**SUPPLIED MATERIAL**
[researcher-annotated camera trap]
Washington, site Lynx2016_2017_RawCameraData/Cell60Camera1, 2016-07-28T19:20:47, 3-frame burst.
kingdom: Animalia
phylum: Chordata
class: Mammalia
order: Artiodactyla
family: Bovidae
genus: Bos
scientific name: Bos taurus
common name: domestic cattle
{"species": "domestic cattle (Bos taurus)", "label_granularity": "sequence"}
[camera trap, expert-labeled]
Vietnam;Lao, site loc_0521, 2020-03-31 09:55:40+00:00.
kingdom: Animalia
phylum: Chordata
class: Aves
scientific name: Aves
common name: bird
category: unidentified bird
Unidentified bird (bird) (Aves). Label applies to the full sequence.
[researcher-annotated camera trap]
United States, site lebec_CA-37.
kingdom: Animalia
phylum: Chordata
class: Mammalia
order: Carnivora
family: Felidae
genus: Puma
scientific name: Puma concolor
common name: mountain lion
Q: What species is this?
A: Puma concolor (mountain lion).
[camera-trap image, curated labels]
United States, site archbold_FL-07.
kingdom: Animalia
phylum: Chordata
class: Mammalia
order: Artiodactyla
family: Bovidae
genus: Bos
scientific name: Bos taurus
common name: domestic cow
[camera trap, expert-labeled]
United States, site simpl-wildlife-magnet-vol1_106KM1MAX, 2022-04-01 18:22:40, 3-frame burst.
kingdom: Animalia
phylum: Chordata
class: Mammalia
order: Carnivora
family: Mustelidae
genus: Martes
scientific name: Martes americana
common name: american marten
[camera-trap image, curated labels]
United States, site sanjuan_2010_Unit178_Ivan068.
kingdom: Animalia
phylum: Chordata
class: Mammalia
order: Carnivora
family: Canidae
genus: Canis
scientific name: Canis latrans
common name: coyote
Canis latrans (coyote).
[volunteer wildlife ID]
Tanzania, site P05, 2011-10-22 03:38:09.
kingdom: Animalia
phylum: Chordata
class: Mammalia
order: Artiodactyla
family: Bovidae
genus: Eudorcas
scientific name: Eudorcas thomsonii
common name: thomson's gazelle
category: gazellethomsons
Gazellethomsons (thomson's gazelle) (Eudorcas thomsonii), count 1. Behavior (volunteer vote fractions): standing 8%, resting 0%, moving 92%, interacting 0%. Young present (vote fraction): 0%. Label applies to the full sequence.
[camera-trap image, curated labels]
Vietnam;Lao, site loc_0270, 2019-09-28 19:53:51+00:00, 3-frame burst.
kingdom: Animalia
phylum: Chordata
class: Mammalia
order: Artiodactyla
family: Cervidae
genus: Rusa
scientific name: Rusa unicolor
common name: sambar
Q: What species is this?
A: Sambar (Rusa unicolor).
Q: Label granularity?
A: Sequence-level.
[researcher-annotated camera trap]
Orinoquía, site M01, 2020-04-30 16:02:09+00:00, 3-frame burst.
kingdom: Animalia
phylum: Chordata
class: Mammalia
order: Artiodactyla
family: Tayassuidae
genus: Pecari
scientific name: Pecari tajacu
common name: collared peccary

**THE TASK**
Repeat the material in full, exactly as it reads.

**TASK SOLUTION**
[researcher-annotated camera trap]
Washington, site Lynx2016_2017_RawCameraData/Cell60Camera1, 2016-07-28T19:20:47, 3-frame burst.
kingdom: Animalia
phylum: Chordata
class: Mammalia
order: Artiodactyla
family: Bovidae
genus: Bos
scientific name: Bos taurus
common name: domestic cattle
{"species": "domestic cattle (Bos taurus)", "label_granularity": "sequence"}
[camera trap, expert-labeled]
Vietnam;Lao, site loc_0521, 2020-03-31 09:55:40+00:00.
kingdom: Animalia
phylum: Chordata
class: Aves
scientific name: Aves
common name: bird
category: unidentified bird
Unidentified bird (bird) (Aves). Label applies to the full sequence.
[researcher-annotated camera trap]
United States, site lebec_CA-37.
kingdom: Animalia
phylum: Chordata
class: Mammalia
order: Carnivora
family: Felidae
genus: Puma
scientific name: Puma concolor
common name: mountain lion
Q: What species is this?
A: Puma concolor (mountain lion).
[camera-trap image, curated labels]
United States, site archbold_FL-07.
kingdom: Animalia
phylum: Chordata
class: Mammalia
order: Artiodactyla
family: Bovidae
genus: Bos
scientific name: Bos taurus
common name: domestic cow
[camera trap, expert-labeled]
United States, site simpl-wildlife-magnet-vol1_106KM1MAX, 2022-04-01 18:22:40, 3-frame burst.
kingdom: Animalia
phylum: Chordata
class: Mammalia
order: Carnivora
family: Mustelidae
genus: Martes
scientific name: Martes americana
common name: american marten
[camera-trap image, curated labels]
United States, site sanjuan_2010_Unit178_Ivan068.
kingdom: Animalia
phylum: Chordata
class: Mammalia
order: Carnivora
family: Canidae
genus: Canis
scientific name: Canis latrans
common name: coyote
Canis latrans (coyote).
[volunteer wildlife ID]
Tanzania, site P05, 2011-10-22 03:38:09.
kingdom: Animalia
phylum: Chordata
class: Mammalia
order: Artiodactyla
family: Bovidae
genus: Eudorcas
scientific name: Eudorcas thomsonii
common name: thomson's gazelle
category: gazellethomsons
Gazellethomsons (thomson's gazelle) (Eudorcas thomsonii), count 1. Behavior (volunteer vote fractions): standing 8%, resting 0%, moving 92%, interacting 0%. Young present (vote fraction): 0%. Label applies to the full sequence.
[camera-trap image, curated labels]
Vietnam;Lao, site loc_0270, 2019-09-28 19:53:51+00:00, 3-frame burst.
kingdom: Animalia
phylum: Chordata
class: Mammalia
order: Artiodactyla
family: Cervidae
genus: Rusa
scientific name: Rusa unicolor
common name: sambar
Q: What species is this?
A: Sambar (Rusa unicolor).
Q: Label granularity?
A: Sequence-level.
[researcher-annotated camera trap]
Orinoquía, site M01, 2020-04-30 16:02:09+00:00, 3-frame burst.
kingdom: Animalia
phylum: Chordata
class: Mammalia
order: Artiodactyla
family: Tayassuidae
genus: Pecari
scientific name: Pecari tajacu
common name: collared peccary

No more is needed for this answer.